Passage to read section start

Tracking the Flu Through Twitter
Johns Hopkins researchers go local with their Twitter flu tracking efforts
Researchers at Johns Hopkins University have begun using Twitter data to track the spread of the flu virus in both national and local settings. They’ve determined that Twitter can be an incredibly useful analytical tool in gauging the spread of the flu and predicting trends. This information can be used to prepare adequate medical care ahead of time and prevent the spread of the flu before it advances too much. By preparing hospital beds and vaccinations in at-risk areas, the spread and damage of the flue can be reduced significantly.
The spread of the flu can be represented as a graph where edges represent an infection from one person to another. The theory of networks can be used in various ways to help predict the form that this graph will take. It can likely be inferred that a person with many followers on Twitter, or a person that tweets or is retweeted a lot, is more sociable in reality. This person will be likely to have more strong and weak ties, and thus be more likely to spread the disease.

Passage to read section end

Work instruction 1:
Summarize the passage on Twitter flu tracking in two sentences.
Work instruction 2:
Supply what comes next in the passage on Twitter flu tracking, starting after its final sentence.
The rows after this point have no connection to the passage on Twitter flu tracking.

Excerpted records section start

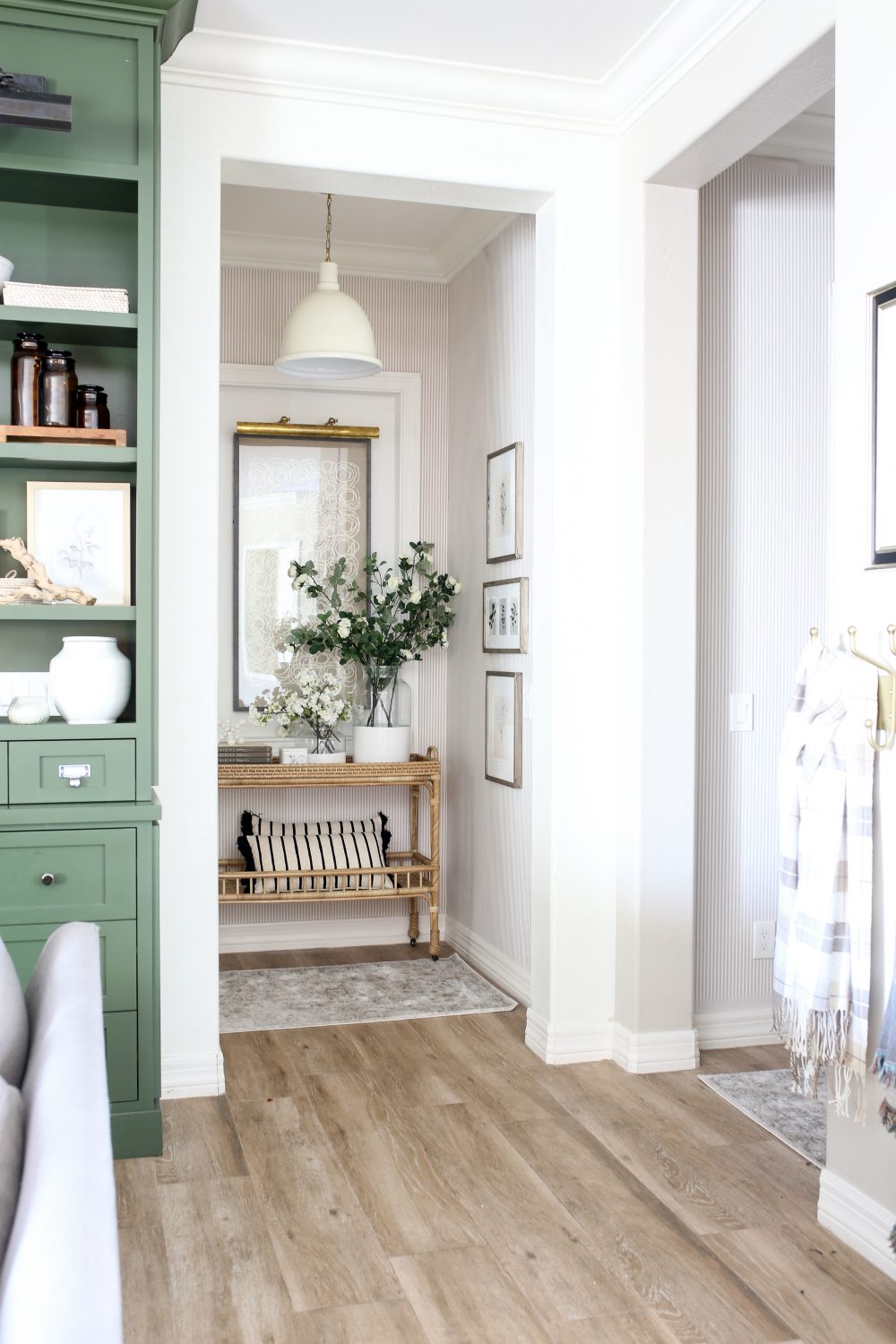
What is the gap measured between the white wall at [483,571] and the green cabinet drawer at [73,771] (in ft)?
5.22

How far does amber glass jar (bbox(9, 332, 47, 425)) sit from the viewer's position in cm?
301

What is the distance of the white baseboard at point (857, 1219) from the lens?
2.37 meters

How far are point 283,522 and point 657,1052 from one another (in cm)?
260

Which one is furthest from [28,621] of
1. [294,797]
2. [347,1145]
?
[294,797]

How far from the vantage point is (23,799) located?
2.86 meters

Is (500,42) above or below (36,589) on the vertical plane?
above

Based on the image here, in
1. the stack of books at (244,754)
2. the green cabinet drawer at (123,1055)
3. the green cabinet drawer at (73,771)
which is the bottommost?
the green cabinet drawer at (123,1055)

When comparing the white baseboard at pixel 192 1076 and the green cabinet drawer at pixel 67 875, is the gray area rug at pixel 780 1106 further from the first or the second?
the green cabinet drawer at pixel 67 875

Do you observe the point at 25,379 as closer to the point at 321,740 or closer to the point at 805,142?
the point at 321,740

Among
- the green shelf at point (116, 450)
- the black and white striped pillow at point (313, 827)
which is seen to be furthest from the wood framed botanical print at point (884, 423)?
the black and white striped pillow at point (313, 827)

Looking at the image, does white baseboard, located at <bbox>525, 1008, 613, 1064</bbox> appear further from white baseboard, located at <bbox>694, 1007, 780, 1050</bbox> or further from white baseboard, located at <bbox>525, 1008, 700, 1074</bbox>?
white baseboard, located at <bbox>694, 1007, 780, 1050</bbox>

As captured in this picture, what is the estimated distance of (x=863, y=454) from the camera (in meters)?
2.43

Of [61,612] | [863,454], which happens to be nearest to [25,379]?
[61,612]

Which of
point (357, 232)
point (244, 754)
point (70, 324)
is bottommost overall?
point (244, 754)
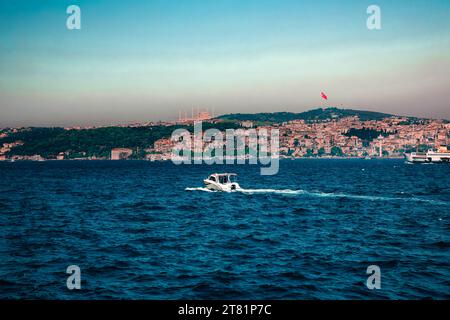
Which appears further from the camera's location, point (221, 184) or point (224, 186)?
point (221, 184)

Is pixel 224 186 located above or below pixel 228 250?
above

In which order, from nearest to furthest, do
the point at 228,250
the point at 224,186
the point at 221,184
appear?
the point at 228,250 → the point at 224,186 → the point at 221,184

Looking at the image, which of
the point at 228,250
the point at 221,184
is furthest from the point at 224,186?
the point at 228,250

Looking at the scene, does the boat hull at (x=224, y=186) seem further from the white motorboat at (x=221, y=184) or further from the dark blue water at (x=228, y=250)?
the dark blue water at (x=228, y=250)

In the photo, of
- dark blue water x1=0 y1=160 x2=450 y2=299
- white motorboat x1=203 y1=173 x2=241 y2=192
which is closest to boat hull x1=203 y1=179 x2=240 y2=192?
white motorboat x1=203 y1=173 x2=241 y2=192

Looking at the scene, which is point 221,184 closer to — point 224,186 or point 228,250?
point 224,186

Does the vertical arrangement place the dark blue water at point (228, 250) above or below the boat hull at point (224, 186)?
below

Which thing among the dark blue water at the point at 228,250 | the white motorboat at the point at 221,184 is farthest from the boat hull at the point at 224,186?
the dark blue water at the point at 228,250

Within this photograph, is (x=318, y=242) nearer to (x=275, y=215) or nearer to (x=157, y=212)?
(x=275, y=215)

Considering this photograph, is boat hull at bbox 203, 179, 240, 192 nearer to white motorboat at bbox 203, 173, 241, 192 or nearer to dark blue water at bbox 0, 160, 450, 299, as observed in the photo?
white motorboat at bbox 203, 173, 241, 192

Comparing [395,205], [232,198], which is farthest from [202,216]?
[395,205]

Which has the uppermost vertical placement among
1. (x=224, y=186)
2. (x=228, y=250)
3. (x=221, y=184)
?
(x=221, y=184)
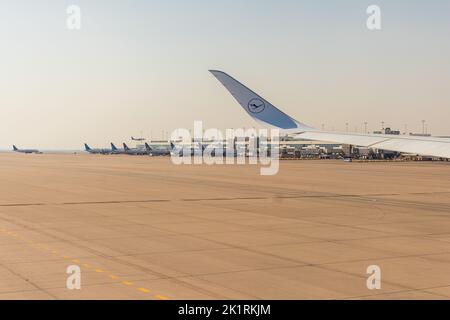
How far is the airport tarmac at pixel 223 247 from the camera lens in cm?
1198

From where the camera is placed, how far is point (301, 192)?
37.4 metres

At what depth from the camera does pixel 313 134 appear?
19.5m

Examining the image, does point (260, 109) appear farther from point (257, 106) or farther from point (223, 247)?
point (223, 247)

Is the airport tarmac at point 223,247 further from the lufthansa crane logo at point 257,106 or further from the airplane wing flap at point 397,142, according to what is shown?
the lufthansa crane logo at point 257,106

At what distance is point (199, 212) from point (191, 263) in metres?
11.4

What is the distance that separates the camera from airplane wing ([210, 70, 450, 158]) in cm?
1735

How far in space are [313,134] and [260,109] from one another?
232cm

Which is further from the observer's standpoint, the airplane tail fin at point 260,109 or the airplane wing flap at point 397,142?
the airplane tail fin at point 260,109

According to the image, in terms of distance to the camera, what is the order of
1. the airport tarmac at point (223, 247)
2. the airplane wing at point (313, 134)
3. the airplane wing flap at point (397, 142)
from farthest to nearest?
the airplane wing at point (313, 134), the airplane wing flap at point (397, 142), the airport tarmac at point (223, 247)

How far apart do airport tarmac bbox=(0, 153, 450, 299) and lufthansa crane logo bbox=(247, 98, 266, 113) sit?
3.95m

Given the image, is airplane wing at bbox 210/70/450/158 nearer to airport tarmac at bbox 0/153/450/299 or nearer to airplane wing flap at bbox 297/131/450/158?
airplane wing flap at bbox 297/131/450/158

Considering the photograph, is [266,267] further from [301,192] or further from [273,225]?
[301,192]

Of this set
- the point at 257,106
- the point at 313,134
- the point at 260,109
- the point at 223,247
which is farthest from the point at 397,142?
the point at 223,247

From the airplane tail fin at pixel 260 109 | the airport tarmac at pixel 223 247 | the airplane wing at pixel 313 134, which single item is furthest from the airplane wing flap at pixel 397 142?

Excerpted records section end

Task result 1:
Johns Hopkins researchers are using Twitter data to track the flu nationally and locally, and they have found it useful for gauging the flu's spread and predicting trends so that hospital beds and vaccinations can be prepared in at-risk areas. When the spread is represented as a graph of infections, network theory suggests that people with many followers, or who tweet or are retweeted a lot, are likely more sociable, with more strong and weak ties, and so are more likely to spread the disease.

Task result 2:
Furthermore, if a person in a currently infected person’s twitter followers becomes sick, it may be that the disease was transferred from the first person. By constructing a model based on the degrees of separation from one person to another with a direct line establishing infections between them, one could accurately predict how far the disease has spread and how far it is likely to spread in the future. Six degrees of separation can seem very small when one considers that it takes just six steps from patient zero to infect the entire world, but of course in reality not everyone that a person contacts will become infected or spread the infection to others. By using this model, one can find dense sections of the Twitter follower graph where people are separated by very few degrees, and use this knowledge to predict how quickly the flu will spread through any given population. These dense sections would generally represent friend groups, but could also represent coworkers and other people that would be likely to interact with each other frequently.
Research like this has much potential for expansion; if given enough data from other social media such as Facebook, researchers could build an accurate and expansive connected graph to accurately predict the spread of the flu and of much more deadly diseases within any population. Such a project has the potential to save lives with quick intervention and prevention, and is definitely worth further consideration.